* What you are asked to do *
Each entry must be given again exactly; images do not belong in the copy.

* Extracted entries *
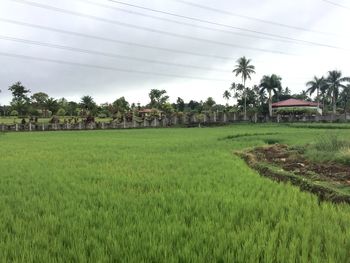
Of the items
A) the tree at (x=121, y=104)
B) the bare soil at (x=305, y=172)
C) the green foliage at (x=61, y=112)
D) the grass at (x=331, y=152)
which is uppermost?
the tree at (x=121, y=104)

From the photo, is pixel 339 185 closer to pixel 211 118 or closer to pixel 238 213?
pixel 238 213

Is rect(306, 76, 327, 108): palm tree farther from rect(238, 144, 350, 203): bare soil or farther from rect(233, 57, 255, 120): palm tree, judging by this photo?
rect(238, 144, 350, 203): bare soil

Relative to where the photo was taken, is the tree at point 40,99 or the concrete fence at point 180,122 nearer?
the concrete fence at point 180,122

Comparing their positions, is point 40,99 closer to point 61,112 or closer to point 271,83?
point 61,112

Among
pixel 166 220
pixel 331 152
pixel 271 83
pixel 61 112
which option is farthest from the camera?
pixel 61 112

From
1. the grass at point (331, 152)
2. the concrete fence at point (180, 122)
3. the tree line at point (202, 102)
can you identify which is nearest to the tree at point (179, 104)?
the tree line at point (202, 102)

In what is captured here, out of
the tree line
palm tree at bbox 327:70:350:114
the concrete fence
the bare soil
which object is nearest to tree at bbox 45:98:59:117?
the tree line

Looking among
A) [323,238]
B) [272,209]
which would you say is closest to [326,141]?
[272,209]

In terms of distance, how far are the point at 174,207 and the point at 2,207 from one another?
8.16 ft

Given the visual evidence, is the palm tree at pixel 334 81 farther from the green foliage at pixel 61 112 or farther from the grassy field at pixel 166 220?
the grassy field at pixel 166 220

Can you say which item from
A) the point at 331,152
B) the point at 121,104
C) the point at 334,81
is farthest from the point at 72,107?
the point at 331,152

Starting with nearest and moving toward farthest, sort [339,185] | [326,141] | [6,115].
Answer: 1. [339,185]
2. [326,141]
3. [6,115]

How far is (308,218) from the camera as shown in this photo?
5.18 metres

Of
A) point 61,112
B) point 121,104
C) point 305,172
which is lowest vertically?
point 305,172
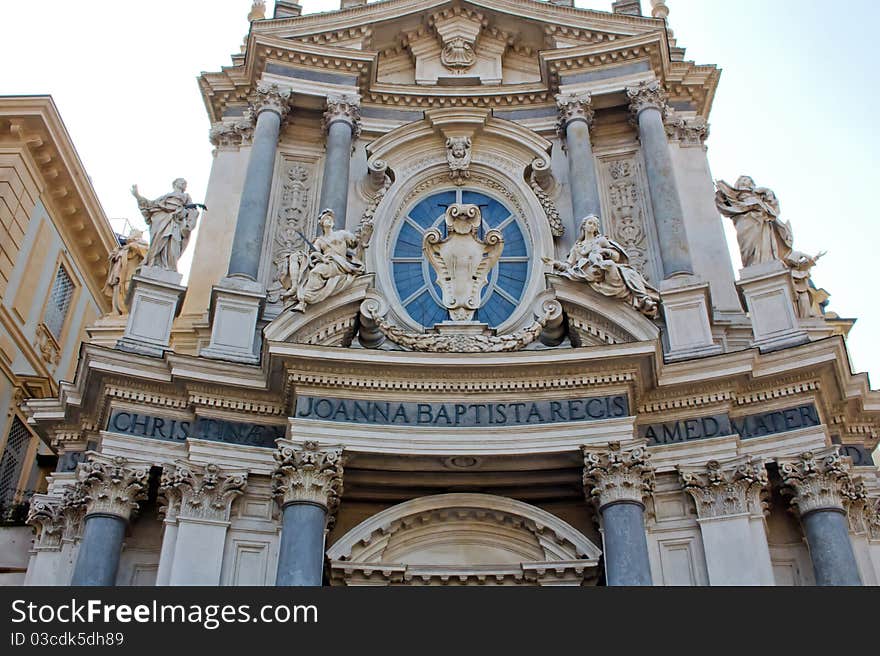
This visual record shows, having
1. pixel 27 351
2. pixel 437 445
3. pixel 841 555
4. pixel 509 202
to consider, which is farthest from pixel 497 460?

* The completed task *
Of the items
A) the tree at (x=121, y=104)
B) the bare soil at (x=305, y=172)
C) the green foliage at (x=61, y=112)
D) the grass at (x=331, y=152)
which is uppermost?
the tree at (x=121, y=104)

From the photo, is pixel 339 185 closer to pixel 211 118 or closer to pixel 238 213?
pixel 238 213

Is rect(306, 76, 327, 108): palm tree farther from rect(238, 144, 350, 203): bare soil or farther from rect(233, 57, 255, 120): palm tree, judging by this photo?
rect(238, 144, 350, 203): bare soil

Relative to where the photo was taken, is the tree at point 40,99 or the concrete fence at point 180,122 nearer?
the concrete fence at point 180,122

Comparing their positions, is point 40,99 closer to point 61,112 or closer to point 271,83?
point 61,112

Among
pixel 166 220
pixel 331 152
pixel 271 83
pixel 61 112
which option is farthest from the camera?
pixel 61 112

From
1. the grass at point (331, 152)
2. the concrete fence at point (180, 122)
3. the tree line at point (202, 102)
can you identify which is nearest to the tree at point (179, 104)?
the tree line at point (202, 102)

In what is captured here, out of
the tree line
palm tree at bbox 327:70:350:114
the concrete fence
the bare soil
which object is nearest to tree at bbox 45:98:59:117?
the tree line

Looking among
A) [323,238]
B) [272,209]
which would you say is closest to [326,141]?
[272,209]

In terms of distance, how far are the point at 174,207 and the point at 2,207 from one another?
8.16 ft

Given the visual evidence, is the palm tree at pixel 334 81 farther from the green foliage at pixel 61 112 or farther from the grassy field at pixel 166 220?
the grassy field at pixel 166 220

Can you say which item from
A) the point at 331,152
B) the point at 121,104
C) the point at 334,81
is farthest from the point at 72,107?
the point at 331,152

Starting with nearest and moving toward farthest, sort [339,185] | [326,141] | [6,115].
Answer: 1. [339,185]
2. [326,141]
3. [6,115]

How far is (308,218) from the camera as shown in this photo?
5.18 metres

Of
A) point 61,112
B) point 121,104
C) point 305,172
which is lowest vertically?
point 305,172
This visual record shows, having
1. pixel 27 351
2. pixel 437 445
3. pixel 841 555
4. pixel 509 202
to consider, which is farthest from pixel 497 460?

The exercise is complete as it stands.